-- Start --
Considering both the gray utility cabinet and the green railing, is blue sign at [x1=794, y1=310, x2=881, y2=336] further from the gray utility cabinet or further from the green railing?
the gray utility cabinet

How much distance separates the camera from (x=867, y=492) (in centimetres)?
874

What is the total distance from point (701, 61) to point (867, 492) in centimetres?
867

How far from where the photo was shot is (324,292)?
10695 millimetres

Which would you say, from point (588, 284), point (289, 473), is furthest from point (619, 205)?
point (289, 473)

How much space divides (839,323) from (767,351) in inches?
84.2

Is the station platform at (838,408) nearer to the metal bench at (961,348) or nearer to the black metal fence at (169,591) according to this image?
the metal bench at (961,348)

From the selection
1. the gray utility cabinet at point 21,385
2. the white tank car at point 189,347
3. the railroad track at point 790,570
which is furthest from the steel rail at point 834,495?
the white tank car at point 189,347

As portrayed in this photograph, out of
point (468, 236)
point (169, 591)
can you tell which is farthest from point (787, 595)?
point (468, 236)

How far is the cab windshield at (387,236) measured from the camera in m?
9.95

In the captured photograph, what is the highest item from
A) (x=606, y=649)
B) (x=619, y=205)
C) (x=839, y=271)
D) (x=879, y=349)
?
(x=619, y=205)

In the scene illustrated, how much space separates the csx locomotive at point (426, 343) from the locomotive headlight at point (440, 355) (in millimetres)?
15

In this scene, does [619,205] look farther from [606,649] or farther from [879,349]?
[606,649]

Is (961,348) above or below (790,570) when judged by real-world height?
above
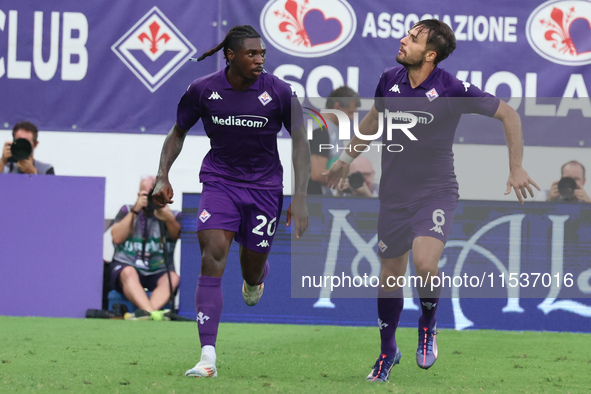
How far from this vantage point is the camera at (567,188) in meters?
9.90

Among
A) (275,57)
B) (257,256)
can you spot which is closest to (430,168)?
(257,256)

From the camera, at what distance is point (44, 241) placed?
32.1 ft

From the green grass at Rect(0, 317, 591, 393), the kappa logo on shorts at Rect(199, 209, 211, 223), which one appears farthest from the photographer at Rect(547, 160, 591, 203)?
the kappa logo on shorts at Rect(199, 209, 211, 223)

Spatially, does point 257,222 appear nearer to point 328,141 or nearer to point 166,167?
point 166,167

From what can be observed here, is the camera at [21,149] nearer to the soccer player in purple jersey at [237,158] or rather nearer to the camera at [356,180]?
the camera at [356,180]

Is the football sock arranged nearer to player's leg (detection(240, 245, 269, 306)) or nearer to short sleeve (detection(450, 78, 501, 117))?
player's leg (detection(240, 245, 269, 306))

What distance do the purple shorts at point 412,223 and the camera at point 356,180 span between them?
13.1 feet

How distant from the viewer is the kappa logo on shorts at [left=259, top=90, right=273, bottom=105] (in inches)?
222

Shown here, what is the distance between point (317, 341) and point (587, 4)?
18.7 ft

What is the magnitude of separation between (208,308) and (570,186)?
581 centimetres

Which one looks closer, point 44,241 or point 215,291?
point 215,291

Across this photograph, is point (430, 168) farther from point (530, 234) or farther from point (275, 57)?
point (275, 57)

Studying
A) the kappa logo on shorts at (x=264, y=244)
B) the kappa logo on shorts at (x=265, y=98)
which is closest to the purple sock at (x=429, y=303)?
the kappa logo on shorts at (x=264, y=244)

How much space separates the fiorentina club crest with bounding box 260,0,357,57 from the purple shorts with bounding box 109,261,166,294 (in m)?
3.05
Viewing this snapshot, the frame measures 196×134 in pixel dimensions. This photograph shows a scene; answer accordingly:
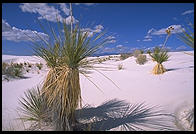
-- End --
WHAT TO WORK ON:
Please locate every line in the data above that contains the word "scene", and copy each of those lines.

WRITTEN SOLUTION:
In the scene illustrated, how much space separates the csx locomotive at point (426, 343) from the locomotive headlight at point (440, 355) (in millimetres)?
In this scene, does [619,205] look farther from [606,649] or farther from [879,349]?
Viewing this snapshot, the frame measures 196×134 in pixel dimensions. This photograph shows a scene; answer accordingly:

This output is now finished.